I need the fast way to:
- find the points combination between A and B,
- find the results of the distance from the combination in Distance
For example:
DATA = [0,1,...100]
A = [0,1,2]
B = [6,7,8]
Distance = [100x100] # contains the pairwise distance of all instances from DATA
# need a function to combine A and B
points_combination=[[0,6],[0,7],[0,8],[1,6],[1,7],[1,8],[2,6],[2,7],[2,8]]
# need a function to refer points_combination with Distance, so that I can get this results
distance_points=[0.346, 0.270, 0.314, 0.339, 0.241, 0.283, 0.304, 0.294, 0.254]

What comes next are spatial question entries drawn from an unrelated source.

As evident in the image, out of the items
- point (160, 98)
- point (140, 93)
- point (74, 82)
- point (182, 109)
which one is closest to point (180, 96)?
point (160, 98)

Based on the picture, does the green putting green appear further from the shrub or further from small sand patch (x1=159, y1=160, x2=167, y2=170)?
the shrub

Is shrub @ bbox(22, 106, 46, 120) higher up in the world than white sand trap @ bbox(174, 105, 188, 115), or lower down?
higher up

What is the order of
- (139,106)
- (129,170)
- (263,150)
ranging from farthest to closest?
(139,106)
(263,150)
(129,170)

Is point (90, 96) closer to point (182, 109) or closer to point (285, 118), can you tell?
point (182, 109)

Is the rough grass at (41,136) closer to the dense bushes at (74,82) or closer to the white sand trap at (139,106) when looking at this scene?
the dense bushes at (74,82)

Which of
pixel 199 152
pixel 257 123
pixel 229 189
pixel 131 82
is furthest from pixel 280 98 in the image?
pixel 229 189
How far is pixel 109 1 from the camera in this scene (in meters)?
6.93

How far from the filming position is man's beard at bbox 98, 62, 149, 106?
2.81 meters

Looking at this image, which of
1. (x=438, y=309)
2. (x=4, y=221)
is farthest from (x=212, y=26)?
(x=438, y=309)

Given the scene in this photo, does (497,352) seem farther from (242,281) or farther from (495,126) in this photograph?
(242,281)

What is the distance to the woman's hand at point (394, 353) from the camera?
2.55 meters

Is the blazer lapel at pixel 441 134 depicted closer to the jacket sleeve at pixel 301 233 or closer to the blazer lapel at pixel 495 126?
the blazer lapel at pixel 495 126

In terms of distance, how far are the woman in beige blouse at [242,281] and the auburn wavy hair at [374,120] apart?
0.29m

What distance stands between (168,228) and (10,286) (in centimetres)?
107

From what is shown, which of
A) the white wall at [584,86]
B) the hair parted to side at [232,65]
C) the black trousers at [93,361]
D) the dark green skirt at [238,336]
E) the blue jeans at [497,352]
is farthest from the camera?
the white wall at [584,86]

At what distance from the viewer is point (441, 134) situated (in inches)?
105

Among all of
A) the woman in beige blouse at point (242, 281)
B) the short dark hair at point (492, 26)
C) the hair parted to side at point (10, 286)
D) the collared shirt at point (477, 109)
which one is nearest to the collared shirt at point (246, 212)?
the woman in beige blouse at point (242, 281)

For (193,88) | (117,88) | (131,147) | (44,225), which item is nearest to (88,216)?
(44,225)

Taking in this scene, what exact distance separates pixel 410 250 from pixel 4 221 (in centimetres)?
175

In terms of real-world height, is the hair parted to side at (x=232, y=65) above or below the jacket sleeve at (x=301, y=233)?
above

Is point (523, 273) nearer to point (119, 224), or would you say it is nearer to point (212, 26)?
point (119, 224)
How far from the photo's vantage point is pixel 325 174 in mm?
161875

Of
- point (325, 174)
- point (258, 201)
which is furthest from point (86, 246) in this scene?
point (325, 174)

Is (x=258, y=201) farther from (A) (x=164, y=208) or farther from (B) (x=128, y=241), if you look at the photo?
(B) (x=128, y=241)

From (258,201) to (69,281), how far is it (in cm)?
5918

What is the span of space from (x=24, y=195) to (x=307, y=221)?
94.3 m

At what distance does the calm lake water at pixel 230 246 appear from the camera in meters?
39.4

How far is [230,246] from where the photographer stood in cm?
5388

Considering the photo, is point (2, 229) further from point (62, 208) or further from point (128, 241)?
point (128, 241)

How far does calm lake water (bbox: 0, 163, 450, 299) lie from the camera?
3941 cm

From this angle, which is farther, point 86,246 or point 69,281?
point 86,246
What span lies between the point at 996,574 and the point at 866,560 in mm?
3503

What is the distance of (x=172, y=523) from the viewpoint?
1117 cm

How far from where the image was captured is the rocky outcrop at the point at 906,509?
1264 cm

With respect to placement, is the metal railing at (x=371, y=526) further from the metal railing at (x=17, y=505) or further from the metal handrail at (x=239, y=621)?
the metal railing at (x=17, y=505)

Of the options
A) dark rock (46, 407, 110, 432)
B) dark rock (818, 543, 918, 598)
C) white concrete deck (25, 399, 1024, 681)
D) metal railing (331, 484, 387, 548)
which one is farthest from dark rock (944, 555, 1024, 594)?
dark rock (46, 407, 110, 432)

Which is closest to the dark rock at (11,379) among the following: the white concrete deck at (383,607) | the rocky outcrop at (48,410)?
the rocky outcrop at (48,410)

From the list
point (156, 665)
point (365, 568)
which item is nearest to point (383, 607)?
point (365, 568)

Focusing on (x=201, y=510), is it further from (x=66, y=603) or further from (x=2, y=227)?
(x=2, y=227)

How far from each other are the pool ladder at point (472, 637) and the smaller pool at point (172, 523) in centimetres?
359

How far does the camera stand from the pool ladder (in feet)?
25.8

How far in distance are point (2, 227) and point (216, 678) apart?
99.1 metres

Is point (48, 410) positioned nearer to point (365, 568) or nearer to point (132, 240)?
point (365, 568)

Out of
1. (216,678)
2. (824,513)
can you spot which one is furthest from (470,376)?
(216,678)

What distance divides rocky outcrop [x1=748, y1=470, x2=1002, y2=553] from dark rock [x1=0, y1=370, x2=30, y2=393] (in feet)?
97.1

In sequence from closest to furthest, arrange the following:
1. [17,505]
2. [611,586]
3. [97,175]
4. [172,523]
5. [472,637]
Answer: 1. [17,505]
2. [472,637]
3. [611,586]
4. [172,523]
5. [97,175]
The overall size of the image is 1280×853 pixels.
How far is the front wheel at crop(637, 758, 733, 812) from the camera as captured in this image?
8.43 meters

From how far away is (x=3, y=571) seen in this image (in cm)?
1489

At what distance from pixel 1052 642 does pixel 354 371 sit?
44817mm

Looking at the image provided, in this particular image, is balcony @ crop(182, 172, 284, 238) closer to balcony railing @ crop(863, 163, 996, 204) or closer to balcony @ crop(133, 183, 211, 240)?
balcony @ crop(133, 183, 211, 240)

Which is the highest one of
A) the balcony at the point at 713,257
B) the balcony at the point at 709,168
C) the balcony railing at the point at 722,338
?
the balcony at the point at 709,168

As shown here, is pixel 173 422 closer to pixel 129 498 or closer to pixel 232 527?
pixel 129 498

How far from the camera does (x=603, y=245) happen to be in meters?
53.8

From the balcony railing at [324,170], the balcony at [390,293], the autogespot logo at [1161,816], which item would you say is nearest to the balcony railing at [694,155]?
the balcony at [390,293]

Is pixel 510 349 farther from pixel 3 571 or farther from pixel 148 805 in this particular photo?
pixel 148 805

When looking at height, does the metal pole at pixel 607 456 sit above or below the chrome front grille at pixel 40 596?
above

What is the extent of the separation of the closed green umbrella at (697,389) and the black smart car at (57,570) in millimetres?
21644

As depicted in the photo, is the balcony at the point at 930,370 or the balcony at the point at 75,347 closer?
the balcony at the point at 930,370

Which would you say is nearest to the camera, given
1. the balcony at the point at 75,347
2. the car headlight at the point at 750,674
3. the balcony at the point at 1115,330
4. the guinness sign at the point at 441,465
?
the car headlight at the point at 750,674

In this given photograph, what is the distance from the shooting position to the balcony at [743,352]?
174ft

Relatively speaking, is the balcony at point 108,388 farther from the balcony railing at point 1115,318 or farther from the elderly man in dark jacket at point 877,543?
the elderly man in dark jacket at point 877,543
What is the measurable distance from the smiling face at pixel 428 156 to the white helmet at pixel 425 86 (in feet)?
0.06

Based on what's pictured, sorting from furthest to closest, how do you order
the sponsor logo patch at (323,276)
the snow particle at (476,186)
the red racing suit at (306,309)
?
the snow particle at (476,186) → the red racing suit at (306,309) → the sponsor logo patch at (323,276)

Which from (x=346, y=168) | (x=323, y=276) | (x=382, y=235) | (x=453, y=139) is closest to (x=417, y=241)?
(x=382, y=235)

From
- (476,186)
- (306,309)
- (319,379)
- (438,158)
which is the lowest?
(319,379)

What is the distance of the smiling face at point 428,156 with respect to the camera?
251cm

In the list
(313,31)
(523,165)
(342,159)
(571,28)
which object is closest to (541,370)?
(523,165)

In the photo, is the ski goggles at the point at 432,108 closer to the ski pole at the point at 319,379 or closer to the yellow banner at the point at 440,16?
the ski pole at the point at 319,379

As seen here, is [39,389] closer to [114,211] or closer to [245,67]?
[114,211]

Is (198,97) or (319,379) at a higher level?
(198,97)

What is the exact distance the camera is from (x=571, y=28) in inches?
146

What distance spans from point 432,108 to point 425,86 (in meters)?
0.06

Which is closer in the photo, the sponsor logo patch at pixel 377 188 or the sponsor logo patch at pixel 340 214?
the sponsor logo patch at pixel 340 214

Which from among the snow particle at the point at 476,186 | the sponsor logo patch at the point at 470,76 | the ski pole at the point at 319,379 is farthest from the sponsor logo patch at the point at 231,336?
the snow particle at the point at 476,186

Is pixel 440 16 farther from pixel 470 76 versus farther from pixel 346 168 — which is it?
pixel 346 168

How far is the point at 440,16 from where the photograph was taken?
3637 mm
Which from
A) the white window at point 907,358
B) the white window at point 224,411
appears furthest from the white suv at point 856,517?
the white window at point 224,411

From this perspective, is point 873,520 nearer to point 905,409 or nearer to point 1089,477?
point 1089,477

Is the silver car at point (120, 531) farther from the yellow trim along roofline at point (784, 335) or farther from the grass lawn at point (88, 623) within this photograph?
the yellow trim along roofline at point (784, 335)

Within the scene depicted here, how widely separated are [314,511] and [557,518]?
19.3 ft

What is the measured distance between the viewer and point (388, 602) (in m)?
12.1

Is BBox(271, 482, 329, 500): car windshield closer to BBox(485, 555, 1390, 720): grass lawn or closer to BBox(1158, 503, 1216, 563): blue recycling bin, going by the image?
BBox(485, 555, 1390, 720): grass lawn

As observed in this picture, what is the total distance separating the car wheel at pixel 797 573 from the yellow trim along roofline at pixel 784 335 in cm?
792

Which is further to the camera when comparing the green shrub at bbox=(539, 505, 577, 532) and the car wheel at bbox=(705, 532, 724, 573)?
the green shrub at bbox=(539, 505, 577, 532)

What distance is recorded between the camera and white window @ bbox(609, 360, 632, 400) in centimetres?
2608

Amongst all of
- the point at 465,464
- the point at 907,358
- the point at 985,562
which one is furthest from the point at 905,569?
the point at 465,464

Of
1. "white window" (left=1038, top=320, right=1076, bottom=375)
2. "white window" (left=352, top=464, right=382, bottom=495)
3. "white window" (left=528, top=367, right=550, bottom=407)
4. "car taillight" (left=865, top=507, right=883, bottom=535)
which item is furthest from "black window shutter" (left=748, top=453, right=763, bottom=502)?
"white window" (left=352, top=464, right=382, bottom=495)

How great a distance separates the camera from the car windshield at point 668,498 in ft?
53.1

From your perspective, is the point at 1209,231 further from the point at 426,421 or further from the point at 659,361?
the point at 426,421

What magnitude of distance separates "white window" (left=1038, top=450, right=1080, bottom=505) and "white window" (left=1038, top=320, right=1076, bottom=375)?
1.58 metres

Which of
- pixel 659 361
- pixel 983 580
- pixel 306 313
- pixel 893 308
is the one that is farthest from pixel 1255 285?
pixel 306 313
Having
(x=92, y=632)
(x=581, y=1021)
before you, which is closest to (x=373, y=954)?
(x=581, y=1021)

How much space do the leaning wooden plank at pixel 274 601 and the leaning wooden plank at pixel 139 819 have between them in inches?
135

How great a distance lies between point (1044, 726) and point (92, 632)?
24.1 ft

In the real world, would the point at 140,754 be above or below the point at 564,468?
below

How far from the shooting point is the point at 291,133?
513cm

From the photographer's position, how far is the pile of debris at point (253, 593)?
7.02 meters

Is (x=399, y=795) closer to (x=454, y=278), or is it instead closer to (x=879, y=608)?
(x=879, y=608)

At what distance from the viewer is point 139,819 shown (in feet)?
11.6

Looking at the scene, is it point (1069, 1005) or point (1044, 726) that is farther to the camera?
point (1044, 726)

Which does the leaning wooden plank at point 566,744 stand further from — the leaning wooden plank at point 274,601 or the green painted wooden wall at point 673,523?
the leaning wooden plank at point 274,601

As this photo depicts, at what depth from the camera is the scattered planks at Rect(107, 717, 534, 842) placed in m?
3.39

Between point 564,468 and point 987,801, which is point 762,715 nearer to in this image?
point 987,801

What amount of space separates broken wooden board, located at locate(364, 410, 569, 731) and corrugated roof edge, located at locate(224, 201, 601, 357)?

I already try to solve it myself, but when it deals with large data it's very slow
Here's the code I tried:
import numpy as np
def function(pair_distances, k, clusters):
list_distance = []
cluster_qty = k
for cluster_id in range(cluster_qty):
all_clusters = clusters[:] # List of all instances ID on their own cluster
in_cluster = all_clusters.pop(cluster_id) # List of instances ID inside the cluster
not_in_cluster = all_clusters # List of instances ID outside the cluster
# combine A and B array into a points to refer to Distance array
list_dist_id = np.array(np.meshgrid(in_cluster, np.concatenate(not_in_cluster))).T.reshape(-1, 2)
temp_dist = 9999999
for instance in range(len(list_dist_id)):
# basically refer the distance value from the pair_distances array
temp_dist = min(temp_dist, (pair_distances[list_dist_id[instance][0], list_dist_id[instance][1]]))
list_distance.append(temp_dist)
return list_distance
Notice that the nested loop is the source of the time consuming problem. This is my first time asking in this forum, so please let me know if you need more information.